[Dataset records]

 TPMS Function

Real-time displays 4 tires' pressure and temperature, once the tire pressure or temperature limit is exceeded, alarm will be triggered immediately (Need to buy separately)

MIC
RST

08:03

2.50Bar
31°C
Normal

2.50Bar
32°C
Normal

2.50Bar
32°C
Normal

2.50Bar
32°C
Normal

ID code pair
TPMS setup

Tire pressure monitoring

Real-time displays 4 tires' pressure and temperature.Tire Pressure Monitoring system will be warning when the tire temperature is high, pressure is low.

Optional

◆ **WHAT THE EXERCISE ASKS**
Reproduce the full set of records precisely.

◆ **COMPLETED EXERCISE**
 TPMS Function

Real-time displays 4 tires' pressure and temperature, once the tire pressure or temperature limit is exceeded, alarm will be triggered immediately (Need to buy separately)

MIC
RST

08:03

2.50Bar
31°C
Normal

2.50Bar
32°C
Normal

2.50Bar
32°C
Normal

2.50Bar
32°C
Normal

ID code pair
TPMS setup

Tire pressure monitoring

Real-time displays 4 tires' pressure and temperature.Tire Pressure Monitoring system will be warning when the tire temperature is high, pressure is low.

Optional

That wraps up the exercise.